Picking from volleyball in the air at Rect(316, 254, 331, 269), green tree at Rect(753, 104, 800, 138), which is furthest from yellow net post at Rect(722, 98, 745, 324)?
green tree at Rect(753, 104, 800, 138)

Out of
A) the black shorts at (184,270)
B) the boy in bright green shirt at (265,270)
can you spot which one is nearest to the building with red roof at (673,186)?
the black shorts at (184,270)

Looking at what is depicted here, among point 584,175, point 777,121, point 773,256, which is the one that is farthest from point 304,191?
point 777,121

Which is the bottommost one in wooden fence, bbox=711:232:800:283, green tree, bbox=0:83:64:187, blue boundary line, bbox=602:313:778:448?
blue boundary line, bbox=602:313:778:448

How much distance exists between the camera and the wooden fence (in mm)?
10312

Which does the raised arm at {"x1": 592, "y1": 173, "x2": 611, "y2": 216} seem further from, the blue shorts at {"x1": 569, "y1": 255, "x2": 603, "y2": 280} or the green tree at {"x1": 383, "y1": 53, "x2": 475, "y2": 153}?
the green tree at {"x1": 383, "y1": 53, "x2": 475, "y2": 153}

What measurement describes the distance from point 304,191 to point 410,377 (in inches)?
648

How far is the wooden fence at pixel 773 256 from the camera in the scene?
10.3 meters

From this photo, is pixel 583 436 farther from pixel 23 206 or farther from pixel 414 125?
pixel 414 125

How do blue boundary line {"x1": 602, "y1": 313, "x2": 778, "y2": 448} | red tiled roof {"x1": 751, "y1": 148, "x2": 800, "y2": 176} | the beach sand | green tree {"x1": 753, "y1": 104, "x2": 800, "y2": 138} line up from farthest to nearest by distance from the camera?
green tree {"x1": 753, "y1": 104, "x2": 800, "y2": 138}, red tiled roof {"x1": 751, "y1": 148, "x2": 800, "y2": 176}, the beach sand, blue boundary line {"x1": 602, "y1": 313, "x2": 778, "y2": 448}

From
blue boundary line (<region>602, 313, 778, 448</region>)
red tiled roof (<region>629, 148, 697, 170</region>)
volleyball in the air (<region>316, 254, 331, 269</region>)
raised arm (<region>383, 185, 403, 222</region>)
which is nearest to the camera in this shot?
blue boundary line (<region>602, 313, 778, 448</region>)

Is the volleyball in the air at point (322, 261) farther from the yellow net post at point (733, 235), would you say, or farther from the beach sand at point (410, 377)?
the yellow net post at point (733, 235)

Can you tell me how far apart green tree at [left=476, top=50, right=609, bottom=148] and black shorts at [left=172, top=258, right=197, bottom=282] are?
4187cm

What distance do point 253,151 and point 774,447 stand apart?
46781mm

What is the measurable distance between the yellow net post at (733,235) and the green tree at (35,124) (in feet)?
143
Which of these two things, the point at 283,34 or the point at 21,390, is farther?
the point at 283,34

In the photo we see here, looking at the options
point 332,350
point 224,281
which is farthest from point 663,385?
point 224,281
══════
### Do this
Could you give all the lines above again with "beach ball" substituted for "volleyball" and everything else left unchanged?

### Response to the task
Picking from beach ball in the air at Rect(316, 254, 331, 269), green tree at Rect(753, 104, 800, 138), which is furthest from yellow net post at Rect(722, 98, 745, 324)?
green tree at Rect(753, 104, 800, 138)

Out of
A) the black shorts at (184,270)
B) the boy in bright green shirt at (265,270)
can you spot which one is nearest to the building with red roof at (673,186)?
the black shorts at (184,270)

Looking at what is depicted here, among point 584,175, point 777,121, point 773,256, which is the one that is farthest from point 304,191?
point 777,121

Which is the bottommost one in wooden fence, bbox=711:232:800:283, green tree, bbox=0:83:64:187, blue boundary line, bbox=602:313:778:448?
blue boundary line, bbox=602:313:778:448

How much distance exists between the camera and the wooden fence (in mm)?
10312

Which does the raised arm at {"x1": 592, "y1": 173, "x2": 611, "y2": 216} seem further from, the blue shorts at {"x1": 569, "y1": 255, "x2": 603, "y2": 280} or the green tree at {"x1": 383, "y1": 53, "x2": 475, "y2": 153}?
the green tree at {"x1": 383, "y1": 53, "x2": 475, "y2": 153}

What measurement describes the distance from point 304,191 to point 410,377 (in inches)?
648

How far is the wooden fence at pixel 773 256 from the camera in the scene?
10.3 meters

From this photo, is pixel 583 436 farther from pixel 23 206 or farther from pixel 414 125?
pixel 414 125

How do blue boundary line {"x1": 602, "y1": 313, "x2": 778, "y2": 448} | red tiled roof {"x1": 751, "y1": 148, "x2": 800, "y2": 176} | the beach sand | green tree {"x1": 753, "y1": 104, "x2": 800, "y2": 138} line up from farthest to nearest by distance from the camera?
green tree {"x1": 753, "y1": 104, "x2": 800, "y2": 138}, red tiled roof {"x1": 751, "y1": 148, "x2": 800, "y2": 176}, the beach sand, blue boundary line {"x1": 602, "y1": 313, "x2": 778, "y2": 448}

From
blue boundary line (<region>602, 313, 778, 448</region>)
red tiled roof (<region>629, 148, 697, 170</region>)
beach ball in the air (<region>316, 254, 331, 269</region>)
raised arm (<region>383, 185, 403, 222</region>)
which is nearest to the camera in this shot?
blue boundary line (<region>602, 313, 778, 448</region>)

Is the beach ball in the air at point (322, 261) farther from the yellow net post at point (733, 235), would you say, or farther from the beach sand at point (410, 377)?
the yellow net post at point (733, 235)

Can you tell me how far apart green tree at [left=476, top=50, right=609, bottom=148] and black shorts at [left=172, top=258, right=197, bottom=282] are?
4187cm

What distance do point 253,151 and point 774,447 stand apart?
46781mm

What is the measurable distance between the yellow net post at (733,235) and the green tree at (35,124) (in feet)?
143
Which of these two things, the point at 283,34 or the point at 21,390, is farther?
the point at 283,34

In the photo we see here, looking at the options
point 332,350
point 224,281
which is farthest from point 663,385?
point 224,281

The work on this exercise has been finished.